If you are looking for a fast unrolled version, this should do the trick, assuming a byte array called "b" with a length of 8:

如果您正在寻找一个快速展开的版本，那么这应该可以做到这一点，假设一个名为“b”的字节数组的长度为8:

long l = ((((long) b[7]) << 56) | (((long) b[6] & 0xff) << 48) | (((long) b[5] & 0xff) << 40)
            | (((long) b[4] & 0xff) << 32) | (((long) b[3] & 0xff) << 24) | (((long) b[2] & 0xff) << 16)
            | (((long) b[1] & 0xff) << 8) | (((long) b[0] & 0xff)));

3  

I will add another answer which is the fastest one possible ׂ(yes, even more than the accepted answer), BUT it will not work for every single case. HOWEVER, it WILL work for every conceivable scenario:

我将添加另一个答案，这是最快的一种可能(是的，甚至比公认的答案还要多)，但它对每一个案例都不起作用。然而，它将适用于所有可能的场景:

You can simply use String as intermediate. Note, this WILL give you the correct result even though it seems like using String might yield the wrong results AS LONG AS YOU KNOW YOU'RE WORKING WITH "NORMAL" STRINGS. This is a method to increase effectiveness and make the code simpler which in return must use some assumptions on the data strings it operates on.

您可以简单地使用字符串作为中间体。注意，这将给您正确的结果，尽管看起来使用字符串可能会产生错误的结果，只要您知道您使用的是“正常”字符串。这是一种提高效率并使代码更简单的方法，在返回时必须对其操作的数据字符串使用一些假设。

Con of using this method: If you're working with some ASCII characters like these symbols in the beginning of the ASCII table, the following lines might fail, but let's face it - you probably will never use them anyway.

使用这个方法的缺点:如果您使用的是ASCII字符，比如ASCII表开头的这些符号，下面几行可能会失败，但是让我们面对它——您可能永远不会使用它们。

Pro of using this method: Remember that most people usually work with some normal strings without any unusual characters and then the method is the simplest and fastest way to go.
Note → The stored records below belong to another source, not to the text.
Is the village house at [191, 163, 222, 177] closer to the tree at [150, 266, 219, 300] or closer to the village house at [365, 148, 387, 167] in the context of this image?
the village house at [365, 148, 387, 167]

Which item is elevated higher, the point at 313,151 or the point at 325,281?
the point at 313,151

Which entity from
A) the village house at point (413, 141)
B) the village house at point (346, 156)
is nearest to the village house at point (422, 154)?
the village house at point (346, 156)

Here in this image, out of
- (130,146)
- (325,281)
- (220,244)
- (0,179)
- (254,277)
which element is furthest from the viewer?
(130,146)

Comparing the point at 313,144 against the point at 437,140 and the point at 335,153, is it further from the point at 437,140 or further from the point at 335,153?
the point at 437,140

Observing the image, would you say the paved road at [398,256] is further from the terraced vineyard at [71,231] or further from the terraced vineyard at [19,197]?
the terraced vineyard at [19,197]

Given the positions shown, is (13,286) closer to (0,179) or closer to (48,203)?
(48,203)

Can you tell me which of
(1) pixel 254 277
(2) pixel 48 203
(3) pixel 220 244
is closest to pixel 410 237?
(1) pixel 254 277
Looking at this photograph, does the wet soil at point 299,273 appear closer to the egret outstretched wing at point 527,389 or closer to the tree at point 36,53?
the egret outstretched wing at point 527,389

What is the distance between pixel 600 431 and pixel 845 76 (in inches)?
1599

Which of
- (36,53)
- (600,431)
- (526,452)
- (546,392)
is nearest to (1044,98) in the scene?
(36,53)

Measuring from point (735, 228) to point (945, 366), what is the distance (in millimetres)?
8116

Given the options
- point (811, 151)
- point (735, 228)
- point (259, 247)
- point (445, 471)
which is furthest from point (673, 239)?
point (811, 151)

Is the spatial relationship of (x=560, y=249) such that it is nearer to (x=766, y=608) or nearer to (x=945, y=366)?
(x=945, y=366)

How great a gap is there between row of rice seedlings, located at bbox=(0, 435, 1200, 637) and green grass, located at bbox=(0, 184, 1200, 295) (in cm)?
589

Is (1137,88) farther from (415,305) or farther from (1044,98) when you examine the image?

使用这个方法的好处:记住，大多数人通常使用一些正常的字符串，而没有任何不寻常的字符，然后这个方法是最简单和最快的方法。

from Long to byte[]:

从长byte[]:

byte[] arr = String.valueOf(longVar).getBytes();

from byte[] to Long:

从byte[]长:

long longVar = Long.valueOf(new String(byteArr)).longValue();

1  

If you are already using an OutputStream to write to the socket, then DataOutputStream might be a good fit. Here is an example:

如果您已经使用OutputStream来写入套接字，那么DataOutputStream可能非常适合。这是一个例子:

// Assumes you are currently working with a SocketOutputStream.

SocketOutputStream outputStream = ...
long longValue = ...

DataOutputStream dataOutputStream = new DataOutputStream(outputStream);

dataOutputStream.writeLong(longValue);
dataOutputStream.flush();

There are similar methods for short, int, float, etc. You can then use DataInputStream on the receiving side.

短、int、float等都有类似的方法，然后可以在接收方使用DataInputStream。